EXERCISE 1:
Do the following statements agree with the essay on The Harvest? For each of (a), (b) and (c), answer yes or no and quote the deciding words of the essay.
(a) Crypto-currency relies on a central banking system to administer it.
(b) The Netflix series explains digital currency through didactic voiceovers.
(c) The Harvest tries to illustrate how intangible databases operate.
EXERCISE 2: Reproduce the passage of the essay on The Harvest between "Tiago de Luca" and "public transaction database.", inclusive.

EXCERPT PROVIDED:
The Harvest

“Making the Digital Visible (and Audible)”

Tiago de Luca (University of Warwick)

In increasingly cashless societies such as ours, the materiality of money – from the crispness of new notes to the dirt of old ones – is becoming a thing of the past. One of the most striking features of crypto-currency (or bitcoins as it is often called) as a new form of currency is that it came into existence without a material referent: you can’t touch it, smell it, or see it. You can’t withdraw it at a cashpoint either, for, unlike ‘real money,’ crypto-currency does not rely on a central banking system to administer it, but instead uses de-centralized control database systems connected through digital ledgers known as blockchains. This means that, technically speaking, anyone with a computer can mint, or ‘mine’ to use the correct jargon, bitcoins by solving mathematical problems in what is effectively a public transaction database.

When watching Misho Antadze’s documentary The Harvest (2019), I could not help but be reminded of a recent episode in the Netflix Explained series on crypto-currency, if only because both audiovisual texts could not be more different in their aesthetic approaches. As per its title, the Netflix series explains how digital currency works as an invisible system through didactic voiceovers, graphs, and illustrative montages. The Harvest, conversely, adopts a slow observational aesthetic in order to look at the boom of crypto-currency in Georgia, a small country that became a haven for ‘digital mining’ because of its low regulations and cheap hydropower energy. As an introductory title card states, while power outages were common across Georgia twenty years ago, today the country is the “second largest exporter of BitCoins in the world” (behind China). In the film, however, there is no effort to illustrate how intangible databases operate, but rather an attempt to show the material circuits and infrastructures that support and enable these elusive systems: from personal computers in modest houses, through the shabby digital centers in which rows and rows of machines do their thing while connected through an entangled web of cables, to the power lines and plants that now dot the mountainous fields of the rural region of Kakheti.

RECORDED INFORMATION:
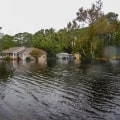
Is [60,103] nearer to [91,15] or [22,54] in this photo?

EXERCISE RESPONSE 1:
(a) No: "crypto-currency does not rely on a central banking system to administer it"
(b) Yes: "through didactic voiceovers, graphs, and illustrative montages"
(c) No: "there is no effort to illustrate how intangible databases operate"

EXERCISE RESPONSE 2:
Tiago de Luca (University of Warwick)

In increasingly cashless societies such as ours, the materiality of money – from the crispness of new notes to the dirt of old ones – is becoming a thing of the past. One of the most striking features of crypto-currency (or bitcoins as it is often called) as a new form of currency is that it came into existence without a material referent: you can’t touch it, smell it, or see it. You can’t withdraw it at a cashpoint either, for, unlike ‘real money,’ crypto-currency does not rely on a central banking system to administer it, but instead uses de-centralized control database systems connected through digital ledgers known as blockchains. This means that, technically speaking, anyone with a computer can mint, or ‘mine’ to use the correct jargon, bitcoins by solving mathematical problems in what is effectively a public transaction database.